Firm: Morgan Stanley


Location: Newport Beach, CA


Production: $3.15 million


AUM: $678 million


Age: 39



When he was 20 years old, David Bahnsen founded a business management company for musicians that grew to around $3 million in revenue within seven years. When he sold the business at age 27, he so enjoyed investing his profits that he decided to make a career as an advisor.


Bahnsen liked the entrepreneurial feel of once again building a client base. Used to spending 20 hours a day working, he brought over a confidence in his ability to manage and grow a sale-based business. One thing he was careful not to bring over, however, was his old Rolodex of musicians, some of whom could be careless about how they spent their money.


“I didn’t want to work with anyone where I cared about their money more than they did,” he says.


Now a lead portfolio manager, he requires that all his clients allow him to invest their money on a discretionary basis, an element of control that traces back to the music industry.


“The line that we have in our brochure that we share with clients is that yes, we absolutely do require our clients to trust us,” Bahnsen says. “But what we’re doing in exchange for that trust is promising to be 100% trustworthy.”

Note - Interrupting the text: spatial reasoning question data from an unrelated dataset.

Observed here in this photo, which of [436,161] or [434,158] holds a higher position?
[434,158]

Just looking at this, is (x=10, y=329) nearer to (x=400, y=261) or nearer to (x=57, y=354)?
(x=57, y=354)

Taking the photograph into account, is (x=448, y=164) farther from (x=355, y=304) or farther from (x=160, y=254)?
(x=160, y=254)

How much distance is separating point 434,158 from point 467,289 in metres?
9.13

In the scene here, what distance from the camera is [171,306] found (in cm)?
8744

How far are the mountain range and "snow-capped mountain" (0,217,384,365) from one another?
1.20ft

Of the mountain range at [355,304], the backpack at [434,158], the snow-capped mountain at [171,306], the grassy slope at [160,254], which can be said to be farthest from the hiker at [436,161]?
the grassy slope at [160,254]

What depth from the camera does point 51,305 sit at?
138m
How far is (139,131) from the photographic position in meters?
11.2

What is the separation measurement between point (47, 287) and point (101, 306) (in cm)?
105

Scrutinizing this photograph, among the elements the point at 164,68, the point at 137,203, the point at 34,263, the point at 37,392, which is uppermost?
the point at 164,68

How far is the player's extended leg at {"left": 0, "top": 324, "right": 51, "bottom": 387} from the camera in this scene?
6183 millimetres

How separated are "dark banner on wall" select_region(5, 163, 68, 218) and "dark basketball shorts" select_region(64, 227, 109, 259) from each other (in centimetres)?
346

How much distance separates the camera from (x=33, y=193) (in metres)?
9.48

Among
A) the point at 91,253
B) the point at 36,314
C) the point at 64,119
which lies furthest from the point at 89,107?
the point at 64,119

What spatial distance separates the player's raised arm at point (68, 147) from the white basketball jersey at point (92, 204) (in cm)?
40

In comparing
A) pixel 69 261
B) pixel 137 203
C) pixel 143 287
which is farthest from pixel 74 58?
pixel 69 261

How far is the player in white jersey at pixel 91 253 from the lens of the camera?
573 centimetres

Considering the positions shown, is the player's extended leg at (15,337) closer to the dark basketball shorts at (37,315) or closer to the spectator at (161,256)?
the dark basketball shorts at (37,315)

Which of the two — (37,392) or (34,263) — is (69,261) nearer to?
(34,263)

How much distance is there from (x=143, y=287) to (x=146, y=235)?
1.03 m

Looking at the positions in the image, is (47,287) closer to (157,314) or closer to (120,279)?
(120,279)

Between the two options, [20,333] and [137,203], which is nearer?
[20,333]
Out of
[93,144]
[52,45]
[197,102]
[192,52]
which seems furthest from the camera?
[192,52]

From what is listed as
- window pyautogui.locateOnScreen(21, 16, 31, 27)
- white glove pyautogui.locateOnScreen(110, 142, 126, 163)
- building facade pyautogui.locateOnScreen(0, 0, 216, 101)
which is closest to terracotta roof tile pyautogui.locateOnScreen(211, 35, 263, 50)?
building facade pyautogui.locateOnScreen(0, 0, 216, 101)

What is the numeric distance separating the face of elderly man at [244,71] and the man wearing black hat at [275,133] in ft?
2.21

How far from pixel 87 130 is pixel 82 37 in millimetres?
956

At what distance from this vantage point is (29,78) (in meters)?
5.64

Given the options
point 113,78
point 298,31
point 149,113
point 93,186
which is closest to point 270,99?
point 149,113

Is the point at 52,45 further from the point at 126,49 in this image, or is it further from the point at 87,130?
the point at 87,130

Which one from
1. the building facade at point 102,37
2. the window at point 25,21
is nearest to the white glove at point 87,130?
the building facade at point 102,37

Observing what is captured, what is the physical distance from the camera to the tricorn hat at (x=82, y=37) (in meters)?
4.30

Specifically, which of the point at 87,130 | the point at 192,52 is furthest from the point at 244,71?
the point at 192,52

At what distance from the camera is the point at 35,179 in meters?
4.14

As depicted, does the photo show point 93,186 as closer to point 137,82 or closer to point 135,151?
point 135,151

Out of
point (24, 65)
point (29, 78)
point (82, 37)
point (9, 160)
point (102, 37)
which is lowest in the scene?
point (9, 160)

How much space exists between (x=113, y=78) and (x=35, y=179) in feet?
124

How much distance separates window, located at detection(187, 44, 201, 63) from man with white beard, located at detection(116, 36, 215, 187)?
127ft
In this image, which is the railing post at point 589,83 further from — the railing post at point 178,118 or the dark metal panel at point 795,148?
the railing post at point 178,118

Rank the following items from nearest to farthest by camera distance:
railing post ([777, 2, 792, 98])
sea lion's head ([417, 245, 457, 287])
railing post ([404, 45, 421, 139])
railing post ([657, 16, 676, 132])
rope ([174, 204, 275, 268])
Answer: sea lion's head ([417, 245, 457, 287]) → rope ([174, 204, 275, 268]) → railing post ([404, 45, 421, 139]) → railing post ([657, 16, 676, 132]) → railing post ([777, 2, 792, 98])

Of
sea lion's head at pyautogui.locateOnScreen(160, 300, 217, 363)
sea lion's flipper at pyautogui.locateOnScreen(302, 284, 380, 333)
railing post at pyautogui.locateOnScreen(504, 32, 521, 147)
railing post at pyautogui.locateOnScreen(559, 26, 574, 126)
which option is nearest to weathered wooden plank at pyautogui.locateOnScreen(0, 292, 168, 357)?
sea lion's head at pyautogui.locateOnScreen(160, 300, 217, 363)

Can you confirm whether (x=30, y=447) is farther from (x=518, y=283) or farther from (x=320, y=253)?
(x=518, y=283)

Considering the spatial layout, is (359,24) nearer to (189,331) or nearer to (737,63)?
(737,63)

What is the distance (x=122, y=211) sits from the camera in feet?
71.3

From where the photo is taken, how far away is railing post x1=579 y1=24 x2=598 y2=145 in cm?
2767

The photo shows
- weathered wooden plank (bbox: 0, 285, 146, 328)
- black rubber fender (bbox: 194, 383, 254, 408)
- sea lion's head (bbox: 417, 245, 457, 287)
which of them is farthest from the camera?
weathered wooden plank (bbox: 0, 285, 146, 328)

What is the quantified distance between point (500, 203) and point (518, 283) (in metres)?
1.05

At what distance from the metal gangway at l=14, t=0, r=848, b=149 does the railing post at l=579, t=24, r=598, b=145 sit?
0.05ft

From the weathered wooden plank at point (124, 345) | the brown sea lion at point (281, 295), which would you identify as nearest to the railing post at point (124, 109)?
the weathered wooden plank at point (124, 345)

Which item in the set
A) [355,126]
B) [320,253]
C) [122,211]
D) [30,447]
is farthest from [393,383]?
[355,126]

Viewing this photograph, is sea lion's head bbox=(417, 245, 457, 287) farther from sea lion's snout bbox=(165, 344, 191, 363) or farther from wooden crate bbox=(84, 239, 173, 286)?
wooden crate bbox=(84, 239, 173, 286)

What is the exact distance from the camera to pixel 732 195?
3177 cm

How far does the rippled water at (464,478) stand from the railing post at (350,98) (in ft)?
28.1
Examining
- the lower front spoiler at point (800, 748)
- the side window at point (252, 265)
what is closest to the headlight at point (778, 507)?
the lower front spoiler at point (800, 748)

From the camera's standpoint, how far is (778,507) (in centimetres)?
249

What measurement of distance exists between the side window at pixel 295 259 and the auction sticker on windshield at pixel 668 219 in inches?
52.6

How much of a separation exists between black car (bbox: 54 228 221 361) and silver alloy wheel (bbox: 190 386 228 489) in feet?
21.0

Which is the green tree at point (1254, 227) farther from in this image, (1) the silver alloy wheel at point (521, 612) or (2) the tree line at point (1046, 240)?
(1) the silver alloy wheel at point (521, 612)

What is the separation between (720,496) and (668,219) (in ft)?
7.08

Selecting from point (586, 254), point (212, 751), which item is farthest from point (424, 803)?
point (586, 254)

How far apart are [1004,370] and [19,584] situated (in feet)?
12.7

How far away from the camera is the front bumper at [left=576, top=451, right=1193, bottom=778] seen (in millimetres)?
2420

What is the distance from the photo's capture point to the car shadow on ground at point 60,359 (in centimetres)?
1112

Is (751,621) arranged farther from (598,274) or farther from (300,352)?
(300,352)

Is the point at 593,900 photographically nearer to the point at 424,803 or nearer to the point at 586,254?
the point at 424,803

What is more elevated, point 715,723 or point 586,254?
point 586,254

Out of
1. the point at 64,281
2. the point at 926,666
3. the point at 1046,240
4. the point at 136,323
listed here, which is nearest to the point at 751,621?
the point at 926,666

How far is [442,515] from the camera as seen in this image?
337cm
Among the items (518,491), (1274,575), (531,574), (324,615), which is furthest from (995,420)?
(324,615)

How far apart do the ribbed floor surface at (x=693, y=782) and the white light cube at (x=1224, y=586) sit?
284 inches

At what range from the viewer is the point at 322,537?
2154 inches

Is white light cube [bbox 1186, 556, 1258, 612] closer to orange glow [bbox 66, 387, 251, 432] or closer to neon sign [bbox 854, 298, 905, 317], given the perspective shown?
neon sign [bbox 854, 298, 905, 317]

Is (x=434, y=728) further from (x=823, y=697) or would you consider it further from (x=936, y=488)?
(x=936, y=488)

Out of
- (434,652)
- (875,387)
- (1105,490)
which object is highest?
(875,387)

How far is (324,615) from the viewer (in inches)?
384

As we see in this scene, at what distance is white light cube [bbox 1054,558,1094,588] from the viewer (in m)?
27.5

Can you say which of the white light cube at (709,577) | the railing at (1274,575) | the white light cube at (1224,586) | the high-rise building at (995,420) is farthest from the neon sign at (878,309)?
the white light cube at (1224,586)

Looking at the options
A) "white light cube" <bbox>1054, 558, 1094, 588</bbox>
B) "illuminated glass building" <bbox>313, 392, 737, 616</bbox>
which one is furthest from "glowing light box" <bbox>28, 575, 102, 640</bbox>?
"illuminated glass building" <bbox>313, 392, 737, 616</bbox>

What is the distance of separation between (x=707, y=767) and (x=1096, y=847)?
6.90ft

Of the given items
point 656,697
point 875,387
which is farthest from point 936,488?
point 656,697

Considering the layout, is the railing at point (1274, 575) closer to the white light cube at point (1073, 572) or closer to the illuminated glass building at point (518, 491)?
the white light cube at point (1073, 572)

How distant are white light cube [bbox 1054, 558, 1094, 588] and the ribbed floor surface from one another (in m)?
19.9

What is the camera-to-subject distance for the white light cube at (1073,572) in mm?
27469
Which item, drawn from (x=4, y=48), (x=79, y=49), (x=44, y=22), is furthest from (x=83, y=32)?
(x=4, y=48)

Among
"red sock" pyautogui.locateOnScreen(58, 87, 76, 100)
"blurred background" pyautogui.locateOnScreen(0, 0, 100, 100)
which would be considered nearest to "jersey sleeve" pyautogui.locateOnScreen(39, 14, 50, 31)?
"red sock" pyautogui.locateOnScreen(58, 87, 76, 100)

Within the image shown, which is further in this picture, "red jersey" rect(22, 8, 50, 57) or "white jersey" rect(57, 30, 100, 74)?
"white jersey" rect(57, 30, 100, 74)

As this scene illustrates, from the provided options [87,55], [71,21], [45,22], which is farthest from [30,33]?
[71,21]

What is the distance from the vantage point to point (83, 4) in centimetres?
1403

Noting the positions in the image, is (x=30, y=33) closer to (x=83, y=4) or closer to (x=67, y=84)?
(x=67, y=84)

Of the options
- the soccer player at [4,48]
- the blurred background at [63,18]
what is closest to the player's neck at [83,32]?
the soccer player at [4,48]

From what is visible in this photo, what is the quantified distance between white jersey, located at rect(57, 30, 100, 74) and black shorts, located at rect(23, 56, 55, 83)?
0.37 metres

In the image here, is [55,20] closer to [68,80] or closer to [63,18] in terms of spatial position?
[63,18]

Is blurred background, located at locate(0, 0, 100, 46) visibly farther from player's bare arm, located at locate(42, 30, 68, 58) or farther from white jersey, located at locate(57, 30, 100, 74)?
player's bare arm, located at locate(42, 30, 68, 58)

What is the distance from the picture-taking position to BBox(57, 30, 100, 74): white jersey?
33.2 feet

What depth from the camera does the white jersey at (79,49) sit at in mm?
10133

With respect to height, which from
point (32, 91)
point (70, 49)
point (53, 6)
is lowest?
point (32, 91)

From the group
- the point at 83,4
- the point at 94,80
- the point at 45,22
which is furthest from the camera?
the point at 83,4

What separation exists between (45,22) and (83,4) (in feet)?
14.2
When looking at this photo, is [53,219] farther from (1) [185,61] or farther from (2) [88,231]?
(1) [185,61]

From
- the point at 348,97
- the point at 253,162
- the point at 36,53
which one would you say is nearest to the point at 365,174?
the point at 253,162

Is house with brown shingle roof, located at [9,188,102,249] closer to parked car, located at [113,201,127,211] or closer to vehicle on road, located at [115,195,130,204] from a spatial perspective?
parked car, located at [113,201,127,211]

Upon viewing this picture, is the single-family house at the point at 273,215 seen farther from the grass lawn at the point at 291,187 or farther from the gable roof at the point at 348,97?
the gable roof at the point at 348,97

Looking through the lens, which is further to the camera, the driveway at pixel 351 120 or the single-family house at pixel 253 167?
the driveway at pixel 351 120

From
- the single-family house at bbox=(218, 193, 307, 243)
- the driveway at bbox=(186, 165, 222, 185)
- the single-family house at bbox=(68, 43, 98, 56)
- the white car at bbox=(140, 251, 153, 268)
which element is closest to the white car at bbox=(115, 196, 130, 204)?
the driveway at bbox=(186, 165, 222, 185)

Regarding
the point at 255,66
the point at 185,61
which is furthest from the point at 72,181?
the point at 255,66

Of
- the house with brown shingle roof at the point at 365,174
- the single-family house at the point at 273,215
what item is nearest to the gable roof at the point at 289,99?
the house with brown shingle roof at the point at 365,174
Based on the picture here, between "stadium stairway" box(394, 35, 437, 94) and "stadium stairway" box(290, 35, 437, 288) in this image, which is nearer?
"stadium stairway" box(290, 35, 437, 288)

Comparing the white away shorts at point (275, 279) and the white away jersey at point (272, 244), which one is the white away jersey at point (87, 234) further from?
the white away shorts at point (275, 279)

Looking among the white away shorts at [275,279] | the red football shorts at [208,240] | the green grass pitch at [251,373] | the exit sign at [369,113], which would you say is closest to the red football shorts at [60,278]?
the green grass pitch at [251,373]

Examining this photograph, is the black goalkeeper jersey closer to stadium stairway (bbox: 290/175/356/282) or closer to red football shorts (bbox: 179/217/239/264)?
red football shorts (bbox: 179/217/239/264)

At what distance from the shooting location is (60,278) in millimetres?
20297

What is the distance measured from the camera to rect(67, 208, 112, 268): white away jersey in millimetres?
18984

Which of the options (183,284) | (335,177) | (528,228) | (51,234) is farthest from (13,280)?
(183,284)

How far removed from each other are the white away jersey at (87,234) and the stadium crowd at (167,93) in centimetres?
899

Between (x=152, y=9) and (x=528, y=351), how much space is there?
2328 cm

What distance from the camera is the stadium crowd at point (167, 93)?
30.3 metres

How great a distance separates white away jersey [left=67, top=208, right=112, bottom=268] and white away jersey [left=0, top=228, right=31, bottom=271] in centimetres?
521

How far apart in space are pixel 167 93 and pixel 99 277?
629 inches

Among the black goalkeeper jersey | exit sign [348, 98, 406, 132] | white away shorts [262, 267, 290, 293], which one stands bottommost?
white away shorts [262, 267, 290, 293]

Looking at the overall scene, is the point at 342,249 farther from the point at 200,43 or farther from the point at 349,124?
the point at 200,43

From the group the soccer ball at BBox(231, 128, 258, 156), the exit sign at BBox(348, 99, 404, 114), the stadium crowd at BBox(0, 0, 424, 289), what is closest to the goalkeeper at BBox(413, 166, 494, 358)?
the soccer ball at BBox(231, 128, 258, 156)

He no longer spends 20 hours a day working on his business, but he still gets up at 4:00 every morning to put in a 14-hour shift. He says that determination and his ability to continue to deliver for his clients will be a key differentiator for his practice going forward.


“I love the business, and I love the hours I work,” Bahnsen says. “And until things change where I actually need to sleep, I will take advantage of that.”